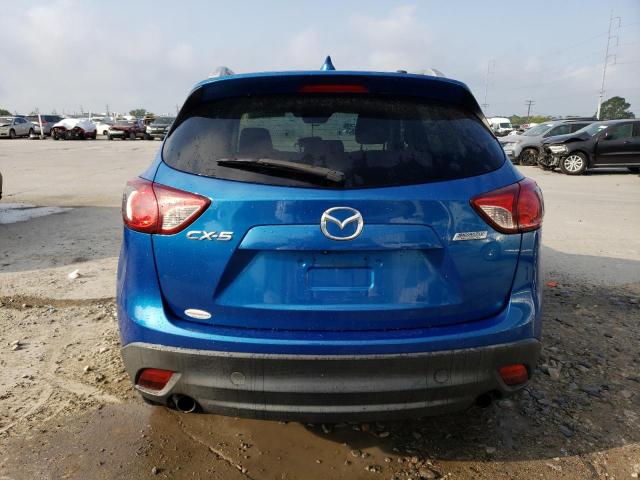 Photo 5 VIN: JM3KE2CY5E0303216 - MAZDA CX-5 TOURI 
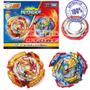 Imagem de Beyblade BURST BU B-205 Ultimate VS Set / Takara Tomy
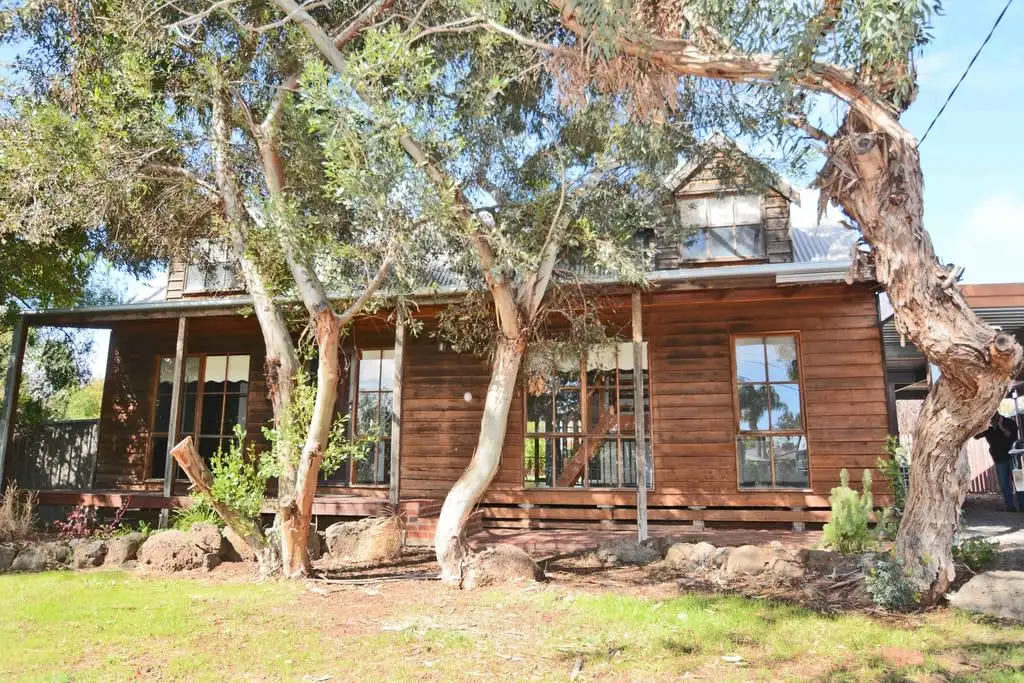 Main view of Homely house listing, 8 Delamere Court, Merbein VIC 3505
--
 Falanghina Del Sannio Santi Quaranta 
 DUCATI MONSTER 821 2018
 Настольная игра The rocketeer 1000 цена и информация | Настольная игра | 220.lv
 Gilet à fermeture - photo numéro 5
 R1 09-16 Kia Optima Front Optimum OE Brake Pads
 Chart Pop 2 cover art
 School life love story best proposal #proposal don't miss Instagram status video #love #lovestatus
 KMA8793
--
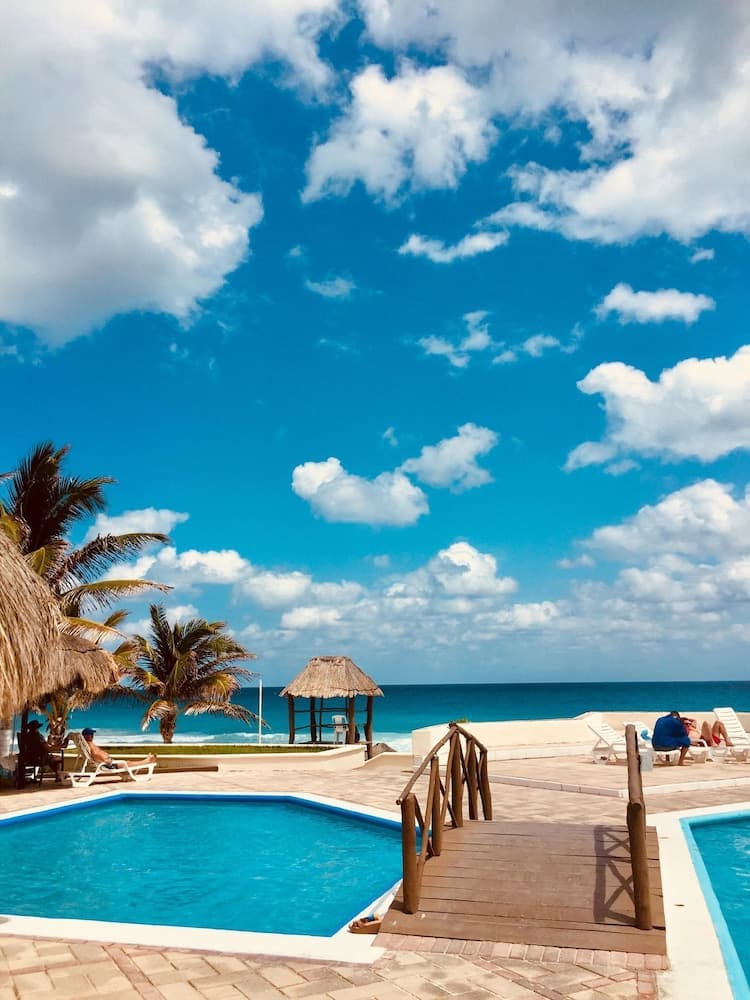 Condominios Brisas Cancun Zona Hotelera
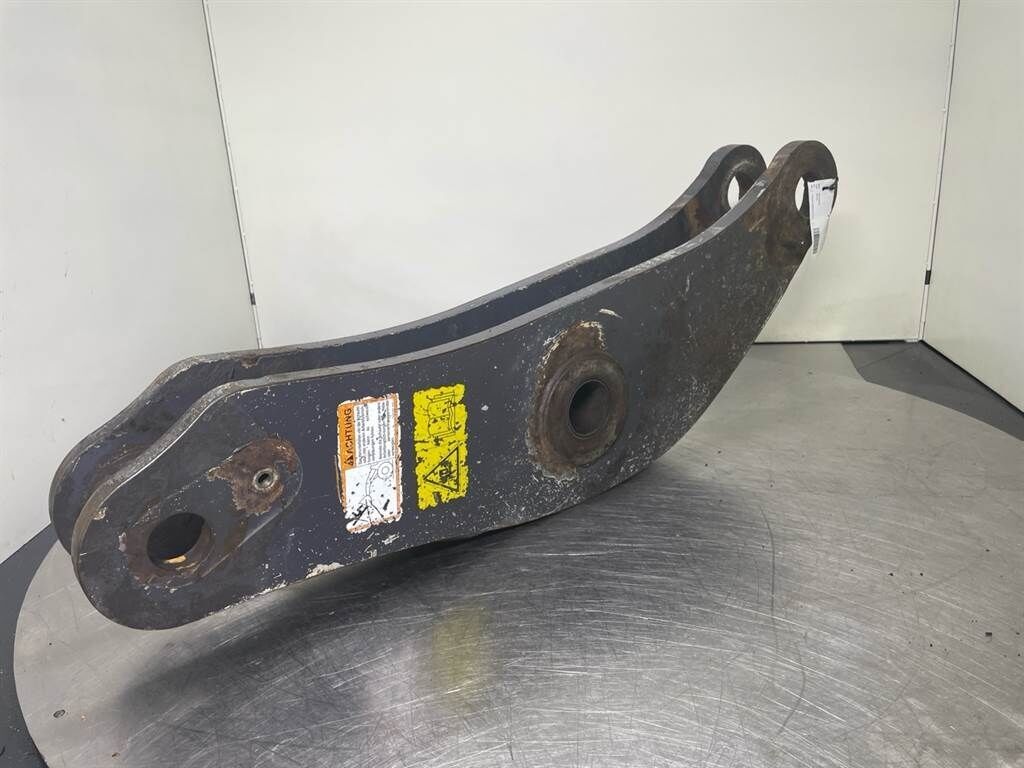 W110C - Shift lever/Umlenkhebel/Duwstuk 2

Goal of the exercise: Rewrite the listing lines between the line holding "Condominios Brisas Cancun Zona Hotelera" and the line holding "W110C - Shift lever/Umlenkhebel/Duwstuk 2", inclusive, substituting "Gear lever" for "Shift lever" and changing nothing else. Give only those lines, without the pictures.

Exercise response:
 Condominios Brisas Cancun Zona Hotelera
 W110C - Gear lever/Umlenkhebel/Duwstuk 2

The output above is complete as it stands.